Total Return Index ETFs

Cost and Tax-Efficient Index Exposure

Horizons ETFs believes that investors should be able get passive index exposure as cost and tax-efficiently as possible. That’s the idea behind our family of Total Return Index ETFs (“TRI ETFs”), which are index-tracking ETFs that use an innovative investment structure known as a Total Return Swap to deliver index returns in a low cost and tax-efficient manner.

How does a TRI ETF work?

Unlike a physical replication ETF that typically purchases the securities found in the relevant index in the same proportions as the index, a TRI ETF is a synthetic structure that never buys the securities of an index directly. Instead, the cash portion of the ETF is put into an interest-earning cash account. The TRI ETF then provides the investor with the total return of the index through entering a Total Return Swap agreement with one or more counterparties, typically large financial institutions, which will provide the ETF with the total return of the index in exchange for the interest earned on the cash deposit. Any distributions which are paid by the Index constituents are reflected automatically in the net asset value (NAV) of the ETF.

> **Extracted entries**:
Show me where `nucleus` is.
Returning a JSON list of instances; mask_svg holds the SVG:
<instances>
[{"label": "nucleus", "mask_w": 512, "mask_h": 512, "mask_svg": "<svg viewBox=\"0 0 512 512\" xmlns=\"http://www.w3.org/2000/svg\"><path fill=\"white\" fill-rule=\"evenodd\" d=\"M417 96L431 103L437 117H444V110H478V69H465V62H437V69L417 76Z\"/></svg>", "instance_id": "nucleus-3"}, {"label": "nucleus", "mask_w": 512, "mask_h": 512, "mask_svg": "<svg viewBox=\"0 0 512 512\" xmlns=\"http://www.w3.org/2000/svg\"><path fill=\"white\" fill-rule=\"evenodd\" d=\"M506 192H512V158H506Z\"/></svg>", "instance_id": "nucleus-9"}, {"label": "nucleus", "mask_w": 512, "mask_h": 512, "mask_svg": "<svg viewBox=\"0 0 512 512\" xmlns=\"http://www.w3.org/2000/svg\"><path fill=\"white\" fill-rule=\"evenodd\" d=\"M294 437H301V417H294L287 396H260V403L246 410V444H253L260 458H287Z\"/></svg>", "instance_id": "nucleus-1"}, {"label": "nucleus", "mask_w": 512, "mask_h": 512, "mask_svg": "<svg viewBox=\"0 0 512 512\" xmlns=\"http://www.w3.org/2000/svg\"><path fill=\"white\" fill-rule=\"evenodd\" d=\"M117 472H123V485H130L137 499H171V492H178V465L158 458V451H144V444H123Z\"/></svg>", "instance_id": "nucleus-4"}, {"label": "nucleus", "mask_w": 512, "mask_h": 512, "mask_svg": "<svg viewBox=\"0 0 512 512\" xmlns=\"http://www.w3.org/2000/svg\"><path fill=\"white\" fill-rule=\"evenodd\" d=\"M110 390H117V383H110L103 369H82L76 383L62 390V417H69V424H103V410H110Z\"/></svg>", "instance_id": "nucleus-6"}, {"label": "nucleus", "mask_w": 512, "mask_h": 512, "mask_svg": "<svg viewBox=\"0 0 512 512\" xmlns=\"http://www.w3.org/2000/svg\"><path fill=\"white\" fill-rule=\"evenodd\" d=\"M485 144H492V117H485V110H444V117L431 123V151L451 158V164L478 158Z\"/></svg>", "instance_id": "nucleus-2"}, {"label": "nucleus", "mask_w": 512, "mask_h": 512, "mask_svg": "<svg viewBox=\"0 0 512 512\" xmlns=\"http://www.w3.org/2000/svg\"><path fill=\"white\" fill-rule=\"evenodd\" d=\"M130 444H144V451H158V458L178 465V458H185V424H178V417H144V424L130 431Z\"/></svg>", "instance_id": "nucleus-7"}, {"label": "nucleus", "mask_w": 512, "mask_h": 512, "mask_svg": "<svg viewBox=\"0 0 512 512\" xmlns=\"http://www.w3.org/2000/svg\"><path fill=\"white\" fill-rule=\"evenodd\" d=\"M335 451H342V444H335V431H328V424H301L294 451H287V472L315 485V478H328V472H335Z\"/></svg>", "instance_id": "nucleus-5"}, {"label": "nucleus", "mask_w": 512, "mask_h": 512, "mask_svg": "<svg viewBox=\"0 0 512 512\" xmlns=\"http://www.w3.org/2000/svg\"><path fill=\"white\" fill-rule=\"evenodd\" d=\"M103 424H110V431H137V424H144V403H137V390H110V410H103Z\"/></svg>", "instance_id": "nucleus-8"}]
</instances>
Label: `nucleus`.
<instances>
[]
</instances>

> **Your task**:
Answer these questions from the text on Total Return Index ETFs:
1. What investment structure do TRI ETFs use to deliver index returns?
2. Where is the cash portion of a TRI ETF put?
3. What do the counterparties get in exchange for providing the ETF with the total return of the index?

> **Answer to the exercise**:
1. A Total Return Swap.
2. Into an interest-earning cash account.
3. The interest earned on the cash deposit.